History of the Peloponnesian War

Thucydides

Thucydides, Vol. 1-4. Smith, Charles Foster, translator. London and Cambridge, MA: Heinemann and Harvard University Press, 1919-1923.

Meanwhile the twenty-five Corinthian ships, which had been manned during the winter, lay opposite the twenty Athenian ships at Naupactus, until their hoplites in the merchant-ships had got well on their voyage from the Peloponnesus; it was for this purpose, indeed, that they had been manned in the first place—that the Athenians might not give their attention so much to the merchant-ships as to the triremes.

Meanwhile the Athenians, simultaneously with the fortification of Deceleia and at the very beginning of spring, sent thirty ships round the Peloponnesus under the command of Charicles son of Apollodorus, whose orders were on reaching Argos to summon to the ships Argive hoplites, in accordance with the terms of their alliance.

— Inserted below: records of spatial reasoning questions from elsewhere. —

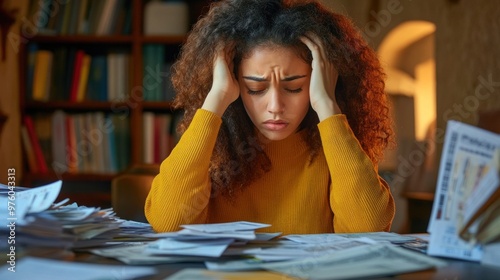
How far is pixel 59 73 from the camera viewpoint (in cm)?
307

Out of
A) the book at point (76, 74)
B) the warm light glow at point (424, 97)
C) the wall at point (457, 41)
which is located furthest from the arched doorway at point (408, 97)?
the book at point (76, 74)

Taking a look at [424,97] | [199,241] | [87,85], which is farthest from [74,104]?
[424,97]

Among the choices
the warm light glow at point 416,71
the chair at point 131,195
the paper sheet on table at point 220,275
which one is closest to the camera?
the paper sheet on table at point 220,275

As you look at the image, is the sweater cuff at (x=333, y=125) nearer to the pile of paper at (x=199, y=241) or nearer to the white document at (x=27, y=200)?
the pile of paper at (x=199, y=241)

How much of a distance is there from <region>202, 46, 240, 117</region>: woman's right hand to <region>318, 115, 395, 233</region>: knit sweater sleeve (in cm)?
21

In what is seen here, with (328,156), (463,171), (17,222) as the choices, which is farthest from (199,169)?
(463,171)

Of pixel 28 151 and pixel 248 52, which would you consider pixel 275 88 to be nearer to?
pixel 248 52

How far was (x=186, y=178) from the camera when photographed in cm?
134

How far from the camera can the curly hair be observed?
4.67 ft

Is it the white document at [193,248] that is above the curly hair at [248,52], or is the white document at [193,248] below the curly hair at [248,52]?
below

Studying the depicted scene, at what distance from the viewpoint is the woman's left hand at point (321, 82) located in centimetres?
138

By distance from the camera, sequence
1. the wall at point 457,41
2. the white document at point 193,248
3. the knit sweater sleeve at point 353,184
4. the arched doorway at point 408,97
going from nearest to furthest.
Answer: the white document at point 193,248 < the knit sweater sleeve at point 353,184 < the wall at point 457,41 < the arched doorway at point 408,97

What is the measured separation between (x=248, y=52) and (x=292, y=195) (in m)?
0.34

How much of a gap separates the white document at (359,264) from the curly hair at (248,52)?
543 millimetres
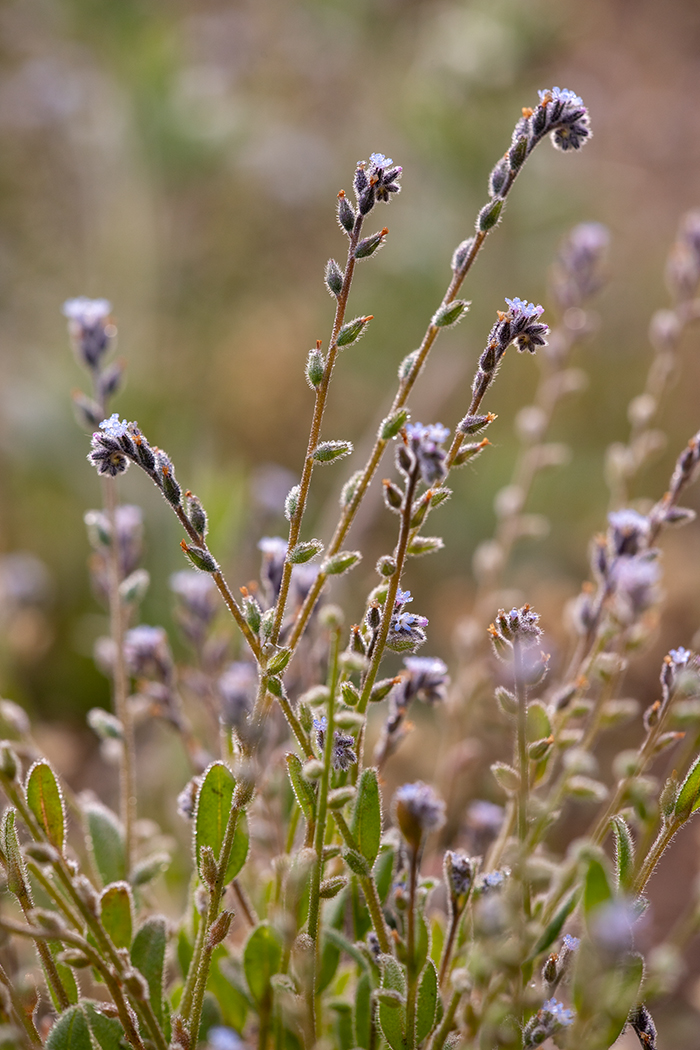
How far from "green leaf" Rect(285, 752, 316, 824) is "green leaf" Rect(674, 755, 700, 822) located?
318 mm

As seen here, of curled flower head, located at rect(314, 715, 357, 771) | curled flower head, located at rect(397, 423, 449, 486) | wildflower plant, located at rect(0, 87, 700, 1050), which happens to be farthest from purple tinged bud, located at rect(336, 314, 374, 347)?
curled flower head, located at rect(314, 715, 357, 771)

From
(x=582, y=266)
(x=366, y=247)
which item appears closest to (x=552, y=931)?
(x=366, y=247)

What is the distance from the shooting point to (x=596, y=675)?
102 cm

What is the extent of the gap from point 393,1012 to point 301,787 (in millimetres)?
216

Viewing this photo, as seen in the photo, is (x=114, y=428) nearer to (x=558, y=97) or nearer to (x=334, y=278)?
(x=334, y=278)

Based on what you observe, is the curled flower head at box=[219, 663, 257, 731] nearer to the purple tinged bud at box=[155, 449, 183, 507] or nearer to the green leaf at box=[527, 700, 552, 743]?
the purple tinged bud at box=[155, 449, 183, 507]

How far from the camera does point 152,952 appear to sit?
891mm

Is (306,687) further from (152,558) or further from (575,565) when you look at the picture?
(575,565)

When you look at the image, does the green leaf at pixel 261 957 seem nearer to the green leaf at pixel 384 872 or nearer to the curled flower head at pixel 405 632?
the green leaf at pixel 384 872

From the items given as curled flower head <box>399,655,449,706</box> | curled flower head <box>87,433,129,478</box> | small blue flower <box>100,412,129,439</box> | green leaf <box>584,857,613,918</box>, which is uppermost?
small blue flower <box>100,412,129,439</box>

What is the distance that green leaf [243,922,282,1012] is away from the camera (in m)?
0.85

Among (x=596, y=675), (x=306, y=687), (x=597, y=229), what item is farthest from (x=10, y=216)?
(x=596, y=675)

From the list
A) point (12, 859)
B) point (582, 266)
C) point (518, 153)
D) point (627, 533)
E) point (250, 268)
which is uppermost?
point (250, 268)

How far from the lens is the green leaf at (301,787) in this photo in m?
0.80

And they also were setting Demosthenes on his way to Sicily, as they had planned to do, with fifty Athenian ships and five Chian, twelve hundred Athenian hoplites from the muster-roll, and as many islanders as it was possible to get into their service from each place; and from their other allies who were subjects they collected whatever these had anywhere that was serviceable for the war. But Demosthenes had received instructions first of all, as he was sailing round, to co-operate with Charicles in his operations on the coast of Laconia.

So he sailed to Aegina and waited there for any part of the armament that had been left behind, and also until Charicles should take on board the Argive hoplites.

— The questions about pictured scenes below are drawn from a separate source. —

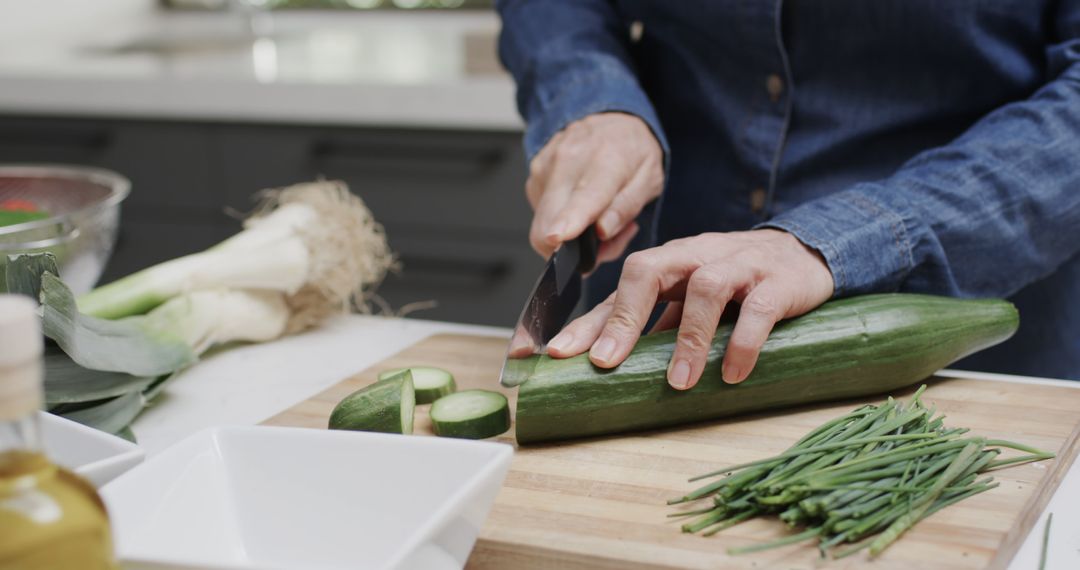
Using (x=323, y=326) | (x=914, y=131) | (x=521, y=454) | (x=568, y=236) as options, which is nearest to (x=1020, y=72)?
(x=914, y=131)

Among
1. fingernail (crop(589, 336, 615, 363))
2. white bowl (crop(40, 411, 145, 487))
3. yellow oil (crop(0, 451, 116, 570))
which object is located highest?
yellow oil (crop(0, 451, 116, 570))

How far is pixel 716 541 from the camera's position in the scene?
0.79 meters

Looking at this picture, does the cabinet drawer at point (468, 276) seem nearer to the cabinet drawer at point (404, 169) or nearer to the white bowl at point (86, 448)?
the cabinet drawer at point (404, 169)

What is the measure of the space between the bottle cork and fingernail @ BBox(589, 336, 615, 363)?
622mm

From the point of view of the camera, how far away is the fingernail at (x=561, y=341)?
1.04 metres

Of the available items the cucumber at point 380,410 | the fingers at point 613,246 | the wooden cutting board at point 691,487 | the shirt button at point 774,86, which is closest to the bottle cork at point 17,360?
the wooden cutting board at point 691,487

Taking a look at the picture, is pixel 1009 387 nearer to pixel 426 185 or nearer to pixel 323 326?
pixel 323 326

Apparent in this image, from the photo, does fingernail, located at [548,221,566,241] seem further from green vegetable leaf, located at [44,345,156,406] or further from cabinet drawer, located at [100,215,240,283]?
cabinet drawer, located at [100,215,240,283]

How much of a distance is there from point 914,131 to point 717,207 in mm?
275

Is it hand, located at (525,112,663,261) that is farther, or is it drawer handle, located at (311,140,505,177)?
drawer handle, located at (311,140,505,177)

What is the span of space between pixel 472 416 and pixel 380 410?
92 millimetres

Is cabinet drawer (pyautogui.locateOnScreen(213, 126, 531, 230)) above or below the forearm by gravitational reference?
below

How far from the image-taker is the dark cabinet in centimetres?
239

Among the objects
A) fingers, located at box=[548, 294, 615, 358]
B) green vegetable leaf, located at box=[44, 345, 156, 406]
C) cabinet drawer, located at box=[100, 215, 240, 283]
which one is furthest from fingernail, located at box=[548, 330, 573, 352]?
cabinet drawer, located at box=[100, 215, 240, 283]
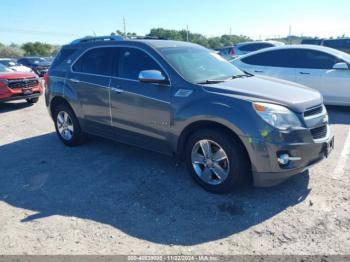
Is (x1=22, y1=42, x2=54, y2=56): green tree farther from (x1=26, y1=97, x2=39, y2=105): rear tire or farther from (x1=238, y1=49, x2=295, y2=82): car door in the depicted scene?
(x1=238, y1=49, x2=295, y2=82): car door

In Sicily, during the same spring and at about the same time, Gylippus returned to Syracuse, bringing from each of the cities which he had prevailed upon as large a body of troops as he could secure.

And calling together the Syracusans, he told them that they should man as many ships as possible and try their luck in fighting at sea; for he hoped thereby to accomplish something for the furtherance of the war that would be worth the risk.

And Hermocrates most of all joined in urging them not to be faint-hearted about attacking the Athenians with their ships, saying that with the Athenians also their maritime skill was not a legacy from their fathers or a possession for all time, but that on the contrary they were originally more landsmen than the Syracusans, and had only taken to the sea when forced to do so by the Persians. He added that those who with daring confront daring men like the Athenians appear most formidable to them; for that quality which enables the Athenians to terrorize their neighbours, to whom they are sometimes not superior in power, though they always attack them with confidence—this very quality the Syracusans would likewise exhibit to their opponents.

And lie said that he was well aware that the Syracusans, by daring unexpectedly to make a stand against the Athenian fleet, would have an advantage over them, dismayed as they would be on that account, which would more than outweigh the damage which the Athenians might inflict by their skill on the inexperience of the Syracusans.

He urged them, therefore, to proceed to the trial of their fleet and not to shrink from it. So the Syracusans, under the persuasions of Gylippus, Hermocrates, and perhaps others, were eager for the sea-fight and began to man the slips.